I like to think that as we aged, we acquired new knowledge not just from educational institutions, but from our experiences with the world. For a long time, scientists thought that being homosexual was a disease, but as time went on and there was a greater presence of homosexuals in the world, scientists could no longer say it was a disease. Now, homosexuality is taught in educational institutions as being just another way of life that some people are born with. Many mental disorders such as autism, anxiety, depression are also getting light shed onto them as more people experience these disorders in their everyday life. Now, mental disorders are being studied in schools and they are finally receiving the public awareness they deserve. What starts off as blind intuition seems to result in knowledge acquisition (of course not all gut feelings are right). So how can it be that as certain subjects become solidified as factual, there are people out in the world that resist adopting these new ideas?

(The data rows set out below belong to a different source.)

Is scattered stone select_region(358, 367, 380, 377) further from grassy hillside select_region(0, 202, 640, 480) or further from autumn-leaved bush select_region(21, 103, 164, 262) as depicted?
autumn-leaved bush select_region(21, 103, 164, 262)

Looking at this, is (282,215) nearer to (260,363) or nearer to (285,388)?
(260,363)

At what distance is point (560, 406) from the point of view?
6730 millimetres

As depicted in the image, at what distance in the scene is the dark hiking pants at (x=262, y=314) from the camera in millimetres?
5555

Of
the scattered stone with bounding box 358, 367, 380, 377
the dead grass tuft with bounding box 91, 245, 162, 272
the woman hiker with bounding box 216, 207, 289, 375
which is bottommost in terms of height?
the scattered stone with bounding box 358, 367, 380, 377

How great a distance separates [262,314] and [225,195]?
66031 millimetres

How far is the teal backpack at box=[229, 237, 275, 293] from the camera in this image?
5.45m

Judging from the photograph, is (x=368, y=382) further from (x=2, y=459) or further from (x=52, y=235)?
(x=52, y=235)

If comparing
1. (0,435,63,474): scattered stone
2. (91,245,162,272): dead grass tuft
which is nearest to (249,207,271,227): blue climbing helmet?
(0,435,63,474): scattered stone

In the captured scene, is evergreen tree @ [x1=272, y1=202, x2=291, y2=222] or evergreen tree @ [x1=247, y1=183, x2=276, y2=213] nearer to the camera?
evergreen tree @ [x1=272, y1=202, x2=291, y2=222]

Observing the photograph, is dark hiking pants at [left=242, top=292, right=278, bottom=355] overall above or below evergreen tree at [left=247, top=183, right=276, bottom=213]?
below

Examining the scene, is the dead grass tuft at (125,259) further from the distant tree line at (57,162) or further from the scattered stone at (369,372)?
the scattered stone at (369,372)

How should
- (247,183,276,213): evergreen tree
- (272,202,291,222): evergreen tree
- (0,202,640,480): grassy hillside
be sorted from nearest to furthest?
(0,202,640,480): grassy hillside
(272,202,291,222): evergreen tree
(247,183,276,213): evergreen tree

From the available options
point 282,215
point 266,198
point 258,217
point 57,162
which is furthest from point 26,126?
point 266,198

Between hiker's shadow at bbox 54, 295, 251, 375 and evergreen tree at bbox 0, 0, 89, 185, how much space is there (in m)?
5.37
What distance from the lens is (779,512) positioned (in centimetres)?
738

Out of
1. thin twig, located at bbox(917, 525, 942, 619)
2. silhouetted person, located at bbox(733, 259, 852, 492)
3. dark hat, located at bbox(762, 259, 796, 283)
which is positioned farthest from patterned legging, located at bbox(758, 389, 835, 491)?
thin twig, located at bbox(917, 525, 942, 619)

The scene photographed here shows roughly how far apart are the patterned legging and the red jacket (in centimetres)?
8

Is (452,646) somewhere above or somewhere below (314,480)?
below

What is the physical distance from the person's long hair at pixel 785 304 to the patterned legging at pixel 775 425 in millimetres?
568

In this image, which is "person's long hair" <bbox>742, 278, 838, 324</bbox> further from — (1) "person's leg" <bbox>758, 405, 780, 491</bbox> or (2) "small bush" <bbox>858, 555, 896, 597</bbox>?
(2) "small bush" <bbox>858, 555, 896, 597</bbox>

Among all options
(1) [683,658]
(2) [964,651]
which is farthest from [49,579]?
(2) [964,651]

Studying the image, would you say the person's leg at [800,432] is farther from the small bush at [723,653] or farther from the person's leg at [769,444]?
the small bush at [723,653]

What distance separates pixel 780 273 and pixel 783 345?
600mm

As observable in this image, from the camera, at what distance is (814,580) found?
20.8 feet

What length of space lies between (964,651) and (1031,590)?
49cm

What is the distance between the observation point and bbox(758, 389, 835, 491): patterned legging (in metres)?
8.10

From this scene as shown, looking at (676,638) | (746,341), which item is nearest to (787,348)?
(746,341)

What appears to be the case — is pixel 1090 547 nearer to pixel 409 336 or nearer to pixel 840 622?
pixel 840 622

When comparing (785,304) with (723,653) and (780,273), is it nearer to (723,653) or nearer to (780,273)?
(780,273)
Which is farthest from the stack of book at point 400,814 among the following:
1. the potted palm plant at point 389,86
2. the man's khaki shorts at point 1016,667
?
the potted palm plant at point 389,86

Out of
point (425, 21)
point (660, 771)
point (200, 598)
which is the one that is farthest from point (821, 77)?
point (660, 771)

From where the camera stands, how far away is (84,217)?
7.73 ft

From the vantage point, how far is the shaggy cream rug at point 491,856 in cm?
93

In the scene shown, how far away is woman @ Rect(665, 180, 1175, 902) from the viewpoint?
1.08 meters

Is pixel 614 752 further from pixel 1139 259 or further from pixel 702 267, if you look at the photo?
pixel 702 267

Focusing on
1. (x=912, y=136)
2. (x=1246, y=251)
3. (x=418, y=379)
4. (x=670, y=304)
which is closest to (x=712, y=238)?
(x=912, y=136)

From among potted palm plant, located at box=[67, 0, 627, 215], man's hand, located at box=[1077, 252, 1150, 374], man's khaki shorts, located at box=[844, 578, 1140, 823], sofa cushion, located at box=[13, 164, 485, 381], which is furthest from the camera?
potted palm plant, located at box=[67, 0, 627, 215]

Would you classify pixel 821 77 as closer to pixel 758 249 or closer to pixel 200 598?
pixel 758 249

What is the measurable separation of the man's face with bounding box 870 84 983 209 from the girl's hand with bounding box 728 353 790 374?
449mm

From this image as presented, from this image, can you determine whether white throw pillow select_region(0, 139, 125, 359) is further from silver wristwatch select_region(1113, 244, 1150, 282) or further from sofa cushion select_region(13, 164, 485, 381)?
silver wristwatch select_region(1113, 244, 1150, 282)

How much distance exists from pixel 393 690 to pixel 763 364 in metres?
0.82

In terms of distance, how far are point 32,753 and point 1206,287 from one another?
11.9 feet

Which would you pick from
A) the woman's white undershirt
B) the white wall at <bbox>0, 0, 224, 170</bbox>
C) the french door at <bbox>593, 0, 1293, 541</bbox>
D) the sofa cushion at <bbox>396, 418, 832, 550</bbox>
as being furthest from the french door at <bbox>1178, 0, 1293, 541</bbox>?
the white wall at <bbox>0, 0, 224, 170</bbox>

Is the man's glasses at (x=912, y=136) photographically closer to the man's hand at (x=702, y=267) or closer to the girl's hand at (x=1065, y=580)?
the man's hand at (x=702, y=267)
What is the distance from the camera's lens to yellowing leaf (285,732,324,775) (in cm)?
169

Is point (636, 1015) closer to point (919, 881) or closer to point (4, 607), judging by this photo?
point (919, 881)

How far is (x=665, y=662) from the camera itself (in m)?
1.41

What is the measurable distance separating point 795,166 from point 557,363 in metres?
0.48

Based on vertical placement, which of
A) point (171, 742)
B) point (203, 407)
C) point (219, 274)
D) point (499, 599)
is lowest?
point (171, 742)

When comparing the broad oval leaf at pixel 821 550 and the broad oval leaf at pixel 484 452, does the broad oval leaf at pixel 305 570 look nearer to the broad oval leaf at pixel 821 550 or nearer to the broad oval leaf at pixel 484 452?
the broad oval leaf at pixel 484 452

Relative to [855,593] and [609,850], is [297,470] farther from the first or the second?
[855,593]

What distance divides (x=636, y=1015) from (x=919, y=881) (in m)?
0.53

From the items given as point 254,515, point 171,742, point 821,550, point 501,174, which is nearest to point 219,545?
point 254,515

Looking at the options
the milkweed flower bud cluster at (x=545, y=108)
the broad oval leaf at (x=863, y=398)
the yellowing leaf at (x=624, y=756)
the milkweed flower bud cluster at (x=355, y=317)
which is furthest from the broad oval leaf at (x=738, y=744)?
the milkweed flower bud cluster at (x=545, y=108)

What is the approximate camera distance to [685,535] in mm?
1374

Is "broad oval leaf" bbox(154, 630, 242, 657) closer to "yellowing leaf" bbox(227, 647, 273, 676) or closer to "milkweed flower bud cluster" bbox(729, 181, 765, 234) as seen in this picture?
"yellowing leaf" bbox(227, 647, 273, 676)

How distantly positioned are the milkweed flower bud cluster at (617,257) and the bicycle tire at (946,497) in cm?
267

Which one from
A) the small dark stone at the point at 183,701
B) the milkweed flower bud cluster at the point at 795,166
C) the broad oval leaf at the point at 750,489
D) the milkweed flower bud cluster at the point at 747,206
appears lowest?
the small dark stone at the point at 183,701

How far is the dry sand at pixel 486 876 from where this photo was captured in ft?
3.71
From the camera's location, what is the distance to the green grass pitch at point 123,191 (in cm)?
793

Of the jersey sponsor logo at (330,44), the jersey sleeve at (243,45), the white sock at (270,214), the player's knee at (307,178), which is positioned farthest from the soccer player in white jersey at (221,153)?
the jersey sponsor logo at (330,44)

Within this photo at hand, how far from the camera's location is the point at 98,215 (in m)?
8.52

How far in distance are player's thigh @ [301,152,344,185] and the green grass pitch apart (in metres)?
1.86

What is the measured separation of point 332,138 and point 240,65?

My dad used to say “el diablo sabe mas por viejo, que por diablo” which loosely translates to: the devil knows more from being old than from being the devil. I’m sure you’ve all attributed old age with being wiser and more knowledgeable. It seems however, that is no longer true. Perhaps it is the youth that is becoming wiser. Youth are more likely to accept scientific evidence as true, mostly because we’ve been taught all our lives that strong evidence can support any claim. On the other hand (or as my father would argue), perhaps the youth is relying too much on science and we’re blindly following what is given to us by our professors. He would claim we don’t ask enough questions, that we’re too eager to accept new things as true, and that we’ve become incapable of thinking for ourselves or creating our own opinions on certain topics. For the latter, he blames the general public that is too quick to jump down your throat if your opinion does not match society’s. My father would say we’re conditioned to think the way institutions want us to think, essentially “brain washing” us (those damn liberals). Personally, I think that is getting old.